Many companies need to work hard to protect their bottom line. Driving down costs is a sine qua non – but done wrongly, it will damage the business. At the same time, growth drivers need funding to provide the means for future growth. Smart cost cutting will prune a company back to health and free up the cash to provide oxygen for growth drivers. Let’s explore how this is done.

Be explicit about value delivery

Be clear on the value to be delivered to your stakeholders both now and in the future. Design a strategy that enables resilience, irrespective of economic conditions. What products and services should you deliver? Work out an appealing vision that is also explicit about the mindset and behaviours that will create its success – this is a crucial factor that is all too often overlooked.

Align cost structure with vision

Once you have formulated your new vision, you will need to map out and understand the current activities and cost structures in detail. Work with five main questions: What activities can you not live without? What activities can you stop? What activities can you simplify or aggregate? Where can you redefine demand for activities? What new activities do you need?
Be clear on the must-haves and eliminate unnecessary or nice-¬to-¬have services and activities. Decide what can be outsourced, offshored or insourced, and how procurement can be rationalised.

Align and digitise the operating model

Design lean end-to-end processes

Answers to the questions listed above are the input for an iterative process that starts with the redesign of end-to-end business processes. Process mining is a tool that provides great insights into your current processes and will help you decide what to keep and what to adapt.

Drive down organisational complexity

Using the redesigned processes, assign responsibilities and accountabilities as low as possible in the organisation. Design logical, complete functions and think process flow, not department. Automate activities through software robots and integrate them as virtual employees with roles, accountabilities and reporting lines in the organisation. Create additional organisational layers only if they add value.
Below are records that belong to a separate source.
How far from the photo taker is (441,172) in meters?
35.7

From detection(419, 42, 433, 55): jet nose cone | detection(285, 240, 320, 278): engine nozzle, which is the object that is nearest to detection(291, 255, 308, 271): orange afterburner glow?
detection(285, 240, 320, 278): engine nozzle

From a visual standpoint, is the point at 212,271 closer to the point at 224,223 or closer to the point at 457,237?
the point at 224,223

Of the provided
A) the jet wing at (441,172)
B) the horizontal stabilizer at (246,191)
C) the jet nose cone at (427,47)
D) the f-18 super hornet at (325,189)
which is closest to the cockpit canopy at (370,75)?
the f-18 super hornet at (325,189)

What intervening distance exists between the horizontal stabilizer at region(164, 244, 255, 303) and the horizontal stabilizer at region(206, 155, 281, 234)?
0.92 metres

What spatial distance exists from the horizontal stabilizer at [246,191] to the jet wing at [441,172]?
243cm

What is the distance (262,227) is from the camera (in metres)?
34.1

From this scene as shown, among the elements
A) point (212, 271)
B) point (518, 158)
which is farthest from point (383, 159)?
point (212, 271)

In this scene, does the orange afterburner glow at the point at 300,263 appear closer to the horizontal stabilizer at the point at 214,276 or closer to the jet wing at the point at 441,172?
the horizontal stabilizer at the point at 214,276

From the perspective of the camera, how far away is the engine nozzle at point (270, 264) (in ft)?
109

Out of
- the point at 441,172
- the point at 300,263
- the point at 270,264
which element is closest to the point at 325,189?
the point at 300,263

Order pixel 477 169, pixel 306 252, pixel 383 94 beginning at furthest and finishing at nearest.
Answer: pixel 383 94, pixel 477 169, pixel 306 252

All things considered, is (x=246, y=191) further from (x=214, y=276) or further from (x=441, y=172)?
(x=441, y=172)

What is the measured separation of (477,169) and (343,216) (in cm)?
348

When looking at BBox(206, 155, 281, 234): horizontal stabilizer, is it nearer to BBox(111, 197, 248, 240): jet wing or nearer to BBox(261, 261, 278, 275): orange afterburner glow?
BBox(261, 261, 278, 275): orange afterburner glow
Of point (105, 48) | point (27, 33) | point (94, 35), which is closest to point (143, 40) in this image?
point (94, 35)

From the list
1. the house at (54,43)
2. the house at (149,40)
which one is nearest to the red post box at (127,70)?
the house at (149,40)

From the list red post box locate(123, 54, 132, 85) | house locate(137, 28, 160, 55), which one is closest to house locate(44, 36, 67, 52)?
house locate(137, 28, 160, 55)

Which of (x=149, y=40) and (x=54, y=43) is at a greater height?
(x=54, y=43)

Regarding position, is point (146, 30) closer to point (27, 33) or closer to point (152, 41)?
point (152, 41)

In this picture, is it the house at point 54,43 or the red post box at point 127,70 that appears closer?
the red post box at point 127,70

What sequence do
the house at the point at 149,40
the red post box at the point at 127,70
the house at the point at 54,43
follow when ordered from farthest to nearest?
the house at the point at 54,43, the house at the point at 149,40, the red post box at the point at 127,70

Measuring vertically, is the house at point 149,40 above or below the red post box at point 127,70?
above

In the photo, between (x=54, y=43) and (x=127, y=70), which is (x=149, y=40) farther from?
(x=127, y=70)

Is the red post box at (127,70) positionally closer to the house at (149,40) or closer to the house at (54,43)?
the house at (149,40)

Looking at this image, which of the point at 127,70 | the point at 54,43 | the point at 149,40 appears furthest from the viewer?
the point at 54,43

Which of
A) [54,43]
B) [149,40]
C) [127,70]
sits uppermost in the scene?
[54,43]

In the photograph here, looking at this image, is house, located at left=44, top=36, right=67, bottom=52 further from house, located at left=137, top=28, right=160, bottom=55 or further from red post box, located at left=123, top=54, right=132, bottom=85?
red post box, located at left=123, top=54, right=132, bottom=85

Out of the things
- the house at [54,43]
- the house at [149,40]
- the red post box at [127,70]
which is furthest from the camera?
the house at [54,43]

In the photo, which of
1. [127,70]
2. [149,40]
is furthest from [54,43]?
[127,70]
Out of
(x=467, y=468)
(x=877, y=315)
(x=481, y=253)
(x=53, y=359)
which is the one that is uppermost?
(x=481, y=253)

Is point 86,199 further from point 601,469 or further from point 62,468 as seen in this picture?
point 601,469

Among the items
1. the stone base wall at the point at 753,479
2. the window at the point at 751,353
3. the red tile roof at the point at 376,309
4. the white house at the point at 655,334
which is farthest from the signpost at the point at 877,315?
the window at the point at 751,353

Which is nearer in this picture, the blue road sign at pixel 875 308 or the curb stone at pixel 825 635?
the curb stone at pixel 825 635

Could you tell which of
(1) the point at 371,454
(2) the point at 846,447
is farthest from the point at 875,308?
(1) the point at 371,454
Create an effective reporting and meeting structure

Reduce the number of meetings held. Keep them focused and as short as possible. To improve a meeting’s effectiveness, be clear on what the meeting is for, who has to attend (and who not) and what information needs to be made available for the meeting. Each attendee should have the information that is required to do a good job – no more and no less.

Digitise

Capitalise to the max on the opportunities that intelligent automation provides and optimise the technology landscape. This drives down cost and improves both quality and speed.

Implement decisively

Design a roadmap from the current state to the future state and act decisively. Identify activities, but focus on results. If the activities don’t deliver the planned results, adapt the activities, not the timing of results delivery. Reinforce and develop the employees in their organisational roles – align their accountabilities and the implementation deliverables. The way the implementation is done shapes the mindset and behaviours in the organisation. Be sure this is in line with how the vision is formulated.

Maintain a relentless focus on cash and margin

Identify and deliver immediate operational cost measures to start generating cash. Move continuously from quick wins to more complex opportunities. Stabilise the supply chain, optimise working capital and optimise the supply chain processes. Keep on driving operational efficiency. Address the top line: address product and service offerings in line with your strategy and optimise pricing. Maintain a relentless focus on cash and margin throughout.

Provide oxygen for your growth drivers

Ensure that the growth drivers are well-positioned on the management agenda and the required resources are assigned and protected. Keep on driving their growth towards stretching KPI targets.